Language teachers remain outraged over the federal government’s decision to terminate a program aimed at improving their classroom practice.
The Endeavour Language Teacher Fellowship (ELTF), which sent practising and pre-service educators to a country in which the language they taught was spoken, was cut in May’s budget.
The month-long program had been held annually since 2004, providing teachers with intensive language classes, cultural lessons and the opportunity to network with other teachers.
Almost 2000 language teachers have been awarded one of the fellowships and, since 2007, teachers at more than 1200 schools have participated in the program.
President of the Modern Language Teachers’ Association of New South Wales (MLTANSW) Gillian Cordy told Crikey her organisation was not consulted before the fellowship was scrapped. Cordy wrote a letter of response on behalf of MLTANSW in which she says the association was “shocked and dismayed” by the decision.
“With language teaching in Australia, we are isolated and we don’t have a lot of chances to interact with people who speak the language,” said Cordy, a French language teacher selected to take part in the 2007 program.
Before joining the ELTF program, Cordy had only briefly visited France on holiday. She says the experience reinvigorated her teaching and made her a more confident languages teacher.
“The cultural elements [of language teaching] are very static if you just take them from a textbook,” Cordy said.
Shelby Stewart, a secondary school Indonesian teacher at Victoria’s Maryborough Education Centre, joined the program before it was axed and says it was a valuable experience.
“Being taught by native speakers bettered my language skills.

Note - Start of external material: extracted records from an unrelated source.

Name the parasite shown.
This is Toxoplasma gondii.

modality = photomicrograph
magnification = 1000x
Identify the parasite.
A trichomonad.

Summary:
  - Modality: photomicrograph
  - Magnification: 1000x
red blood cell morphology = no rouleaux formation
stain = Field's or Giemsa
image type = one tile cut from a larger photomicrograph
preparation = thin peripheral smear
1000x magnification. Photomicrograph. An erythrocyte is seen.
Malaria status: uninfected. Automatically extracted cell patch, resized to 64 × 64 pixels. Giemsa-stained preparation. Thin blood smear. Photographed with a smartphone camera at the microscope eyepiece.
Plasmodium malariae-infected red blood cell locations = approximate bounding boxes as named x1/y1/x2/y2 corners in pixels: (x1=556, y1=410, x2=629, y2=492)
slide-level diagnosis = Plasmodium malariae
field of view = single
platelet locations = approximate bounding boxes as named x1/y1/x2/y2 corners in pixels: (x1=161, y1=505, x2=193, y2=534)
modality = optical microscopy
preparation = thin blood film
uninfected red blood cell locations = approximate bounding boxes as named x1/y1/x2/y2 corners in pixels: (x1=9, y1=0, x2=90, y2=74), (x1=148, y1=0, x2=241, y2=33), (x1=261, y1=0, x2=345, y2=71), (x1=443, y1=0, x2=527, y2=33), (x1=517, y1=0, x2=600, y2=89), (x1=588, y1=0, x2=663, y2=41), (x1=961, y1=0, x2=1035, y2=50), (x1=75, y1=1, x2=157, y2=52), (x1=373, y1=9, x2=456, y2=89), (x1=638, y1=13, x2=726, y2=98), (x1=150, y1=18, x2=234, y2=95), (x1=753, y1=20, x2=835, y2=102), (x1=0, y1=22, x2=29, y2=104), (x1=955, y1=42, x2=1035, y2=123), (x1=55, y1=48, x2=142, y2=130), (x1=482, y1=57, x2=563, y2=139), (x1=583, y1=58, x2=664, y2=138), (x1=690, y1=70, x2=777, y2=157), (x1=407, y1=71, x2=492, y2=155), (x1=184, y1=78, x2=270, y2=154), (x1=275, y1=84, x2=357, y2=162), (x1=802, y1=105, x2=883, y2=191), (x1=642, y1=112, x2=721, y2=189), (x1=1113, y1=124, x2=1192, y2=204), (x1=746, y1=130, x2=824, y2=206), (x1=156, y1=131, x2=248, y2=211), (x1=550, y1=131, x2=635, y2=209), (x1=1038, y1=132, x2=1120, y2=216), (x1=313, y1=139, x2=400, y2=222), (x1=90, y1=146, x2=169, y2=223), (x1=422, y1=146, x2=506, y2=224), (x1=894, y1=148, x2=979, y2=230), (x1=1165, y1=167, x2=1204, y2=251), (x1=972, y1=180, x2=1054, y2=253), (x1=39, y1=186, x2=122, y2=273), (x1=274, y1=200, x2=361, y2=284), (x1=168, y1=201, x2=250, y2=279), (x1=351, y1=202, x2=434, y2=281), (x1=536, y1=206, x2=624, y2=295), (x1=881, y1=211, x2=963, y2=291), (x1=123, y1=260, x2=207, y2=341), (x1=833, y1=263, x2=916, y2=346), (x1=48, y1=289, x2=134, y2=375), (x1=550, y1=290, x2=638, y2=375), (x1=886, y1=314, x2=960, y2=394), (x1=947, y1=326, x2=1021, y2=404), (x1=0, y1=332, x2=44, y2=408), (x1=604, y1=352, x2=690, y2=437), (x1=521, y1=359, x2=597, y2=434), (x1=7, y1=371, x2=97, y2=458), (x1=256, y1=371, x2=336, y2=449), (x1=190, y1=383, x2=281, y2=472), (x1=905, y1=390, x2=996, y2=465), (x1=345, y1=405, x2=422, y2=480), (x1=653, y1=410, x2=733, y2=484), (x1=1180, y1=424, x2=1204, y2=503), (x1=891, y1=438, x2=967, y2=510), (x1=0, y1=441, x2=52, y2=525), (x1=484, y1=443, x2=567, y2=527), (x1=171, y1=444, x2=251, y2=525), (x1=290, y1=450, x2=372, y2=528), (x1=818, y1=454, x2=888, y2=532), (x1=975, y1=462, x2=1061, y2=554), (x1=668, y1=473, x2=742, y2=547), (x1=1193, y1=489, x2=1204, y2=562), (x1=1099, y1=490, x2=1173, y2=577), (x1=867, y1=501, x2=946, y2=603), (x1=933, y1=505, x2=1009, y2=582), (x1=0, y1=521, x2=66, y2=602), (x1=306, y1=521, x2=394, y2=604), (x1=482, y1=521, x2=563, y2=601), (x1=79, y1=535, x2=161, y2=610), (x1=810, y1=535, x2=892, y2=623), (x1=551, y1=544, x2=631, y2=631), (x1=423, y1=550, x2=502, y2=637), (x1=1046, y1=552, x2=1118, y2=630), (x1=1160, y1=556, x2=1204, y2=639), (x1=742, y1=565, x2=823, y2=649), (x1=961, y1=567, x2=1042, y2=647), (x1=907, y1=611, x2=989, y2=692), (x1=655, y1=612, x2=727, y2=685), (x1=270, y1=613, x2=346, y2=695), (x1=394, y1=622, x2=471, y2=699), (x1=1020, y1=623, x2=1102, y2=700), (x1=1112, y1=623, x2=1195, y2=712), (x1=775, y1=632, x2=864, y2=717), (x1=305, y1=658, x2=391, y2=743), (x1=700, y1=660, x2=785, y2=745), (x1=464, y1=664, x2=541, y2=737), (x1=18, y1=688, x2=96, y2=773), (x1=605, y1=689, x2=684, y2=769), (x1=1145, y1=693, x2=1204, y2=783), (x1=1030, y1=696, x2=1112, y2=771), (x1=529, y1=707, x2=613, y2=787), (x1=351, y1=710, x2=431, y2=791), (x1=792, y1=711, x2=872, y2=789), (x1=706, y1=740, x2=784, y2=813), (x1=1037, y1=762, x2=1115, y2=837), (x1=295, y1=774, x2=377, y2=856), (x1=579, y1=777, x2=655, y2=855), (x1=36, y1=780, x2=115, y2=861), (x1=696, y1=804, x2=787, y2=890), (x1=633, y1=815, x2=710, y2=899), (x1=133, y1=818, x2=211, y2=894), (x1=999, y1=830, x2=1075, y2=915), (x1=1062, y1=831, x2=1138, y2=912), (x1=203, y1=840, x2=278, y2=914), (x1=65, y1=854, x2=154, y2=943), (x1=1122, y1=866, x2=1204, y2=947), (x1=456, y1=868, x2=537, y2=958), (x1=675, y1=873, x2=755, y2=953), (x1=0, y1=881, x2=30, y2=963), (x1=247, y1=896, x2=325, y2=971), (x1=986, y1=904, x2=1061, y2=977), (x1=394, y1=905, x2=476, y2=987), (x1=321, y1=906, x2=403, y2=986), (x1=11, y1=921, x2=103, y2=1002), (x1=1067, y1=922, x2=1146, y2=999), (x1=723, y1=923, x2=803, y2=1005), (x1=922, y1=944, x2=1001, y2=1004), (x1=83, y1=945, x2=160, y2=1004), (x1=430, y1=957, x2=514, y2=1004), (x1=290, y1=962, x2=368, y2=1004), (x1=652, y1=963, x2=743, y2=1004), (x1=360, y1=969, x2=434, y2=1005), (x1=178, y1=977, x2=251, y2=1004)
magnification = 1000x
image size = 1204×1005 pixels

There were a lot of cultural activities we did, like making Balinese offerings, that I’ve brought back to the classroom,” she told Crikey.
Stewart says “real-life” in-country experience is critical. She remembers one student in her tertiary course that was going to be an Indonesian teacher, but had never left his home state.
“How can you be a language teacher if you haven’t had an authentic experience of that language?” Stewart said.
She says the program’s cancellation is another setback for languages, which already face a lack of community support in places as ethnically homogeneous as Maryborough.
“They don’t see it as important. It’s always the first subject to be cut,” said Stewart, whose school has already cut Indonesian from a full-year to six-month program at year 7.
The federal government had committed itself to addressing the peripheral place language subjects occupy in school curricula. In 2012, the Abbott-led Liberal opposition expressed its desire for 40% of Australian year 12 students to study a language. At the time, just over 12% did so.
“If they’re really committed to increasing the number of students coming out of year 12 [with a language], then I think the capacity of those who are teaching it at primary and secondary schools should be a priority,” Cordy said.
The government has also accepted recommendations from a Teacher Education Ministerial Advisory Group (TEMAG) report that pushes for all primary school educators to graduate from university with a specialisation in science, maths or languages. The education department website says ELTF funding has been redirected to addressing the report’s recommendations but Cordy says she’s yet to see that happen.
But Stewart says the government’s support for language learning, as well as its insistence on a close relationship with Indonesia, makes the funding cut even more disappointing.
“The government says, ‘Indonesia’s our closest neighbour, and it’s important to have that connection’, but that’s not being backed up by policy. It’s a very inconsistent approach.”